Sąd Okręgowy stwierdził, że aprobuje zarówno ustalenia faktyczne Sądu pierwszej
instancji, jak i ich ocenę prawną. Podkreślił, że zachowanie pozwanego nosi znamiona
niewłaściwości postępowania od strony przedmiotowej i podmiotowej, ponieważ
pozwany obowiązany był zachować i zabezpieczyć licznik, który znajdował się on w
ogólnodostępnej klatce schodowej, a tego – jak sam przyznał – nie uczynił. Oceny tej,
4
zdaniem Sądu Okręgowego, nie zmienia fakt wydania wyroku uniewinniającego
pozwanego od zarzutu kradzieży, gdyż wina, która mogła nie wystarczyć do uznania, że
pozwany popełnił przestępstwo, jest wystarczająca do przyjęcia jego odpowiedzialności
cywilnej, zwłaszcza że w świetle art. 415 k.c. do przyjęcia tej odpowiedzialności
wystarczy nawet najmniejszy stopień winy sprawcy.

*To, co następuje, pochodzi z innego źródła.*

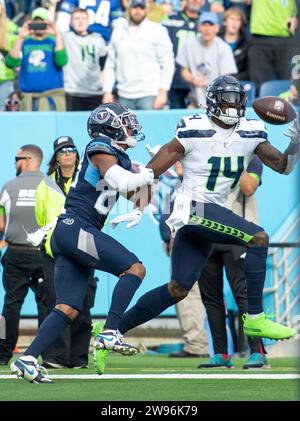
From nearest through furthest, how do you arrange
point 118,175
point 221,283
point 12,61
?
point 118,175, point 221,283, point 12,61

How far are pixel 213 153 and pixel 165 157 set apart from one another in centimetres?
33

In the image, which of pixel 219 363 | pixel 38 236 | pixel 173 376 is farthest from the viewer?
pixel 219 363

M. B. wniósł skargę o stwierdzenie niezgodności z prawem prawomocnego
wyroku Sądu Okręgowego, podnosząc, że Sąd ten naruszył przepisy: art. 378 § 1 k.p.c.
przez zaniechanie rozważenia zarzutów apelacji dotyczących błędu w ustaleniach
faktycznych Sądu pierwszej instancji, art. 471 w związku z art. 472 k.c. przez przyjęcie,
że skarżący obowiązany był „zachować i zabezpieczyć licznik” znajdujący się poza jego
mieszkaniem, mimo że obowiązek taki nie wynikał z ustawy ani ze stosunku prawnego
łączącego strony, którego treść notebene nie była w procesie przedmiotem dowodzenia,
ani z ogólnie przyjętych w tym zakresie wzorców postępowania, i art. 361 k.c. przez
przyjęcie, że zwykłym następstwem zaniechania „zachowania i zabezpieczenia licznika”

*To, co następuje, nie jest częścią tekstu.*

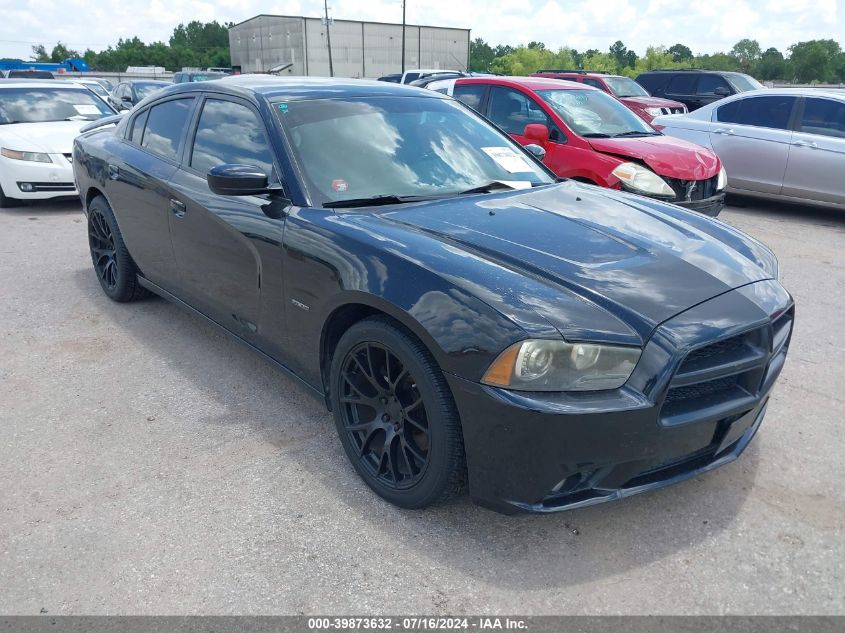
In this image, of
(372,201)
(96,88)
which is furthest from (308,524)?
(96,88)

była bezprawna ingerencja innej osoby w układ pomiarowy za pomocą magnesu
neodymowego, pozostająca w adekwatnym związku przyczynowym ze wspomnianym
zaniechaniem.
Sąd Najwyższy zważył, co następuje:
Zgodnie z art. 3 pkt 18 prawa energetycznego, nielegalne pobieranie paliw lub
energii oznacza pobieranie paliw lub energii bez zawarcia umowy, z całkowitym albo
częściowym pominięciem układu pomiarowo-rozliczeniowego lub poprzez ingerencję w
ten układ mającą wpływ na zafałszowanie pomiarów dokonywanych przez układ
pomiarowo-rozliczeniowy. Jak zauważył Sąd Najwyższy w wyroku z dnia 9 kwietnia
2003 r., I CKN 252/01 (OSNC 2004, nr 7-8, poz. 110), ustawodawca określił czyn
sprawcy polegający na nielegalnym pobieraniu energii od strony przedmiotowej,
wskazując te jego cechy, które są określane mianem bezprawności. Samo zatem
ustalenie nielegalnego pobierania energii w rozumieniu powołanego przepisu nie
wymaga badania winy sprawcy. Nie ulega natomiast wątpliwości, że znamię
podmiotowe czynu, noszącego cechę nielegalnego pobierania energii, nabiera
znaczenia na etapie ustalania odpowiedzialności sprawcy.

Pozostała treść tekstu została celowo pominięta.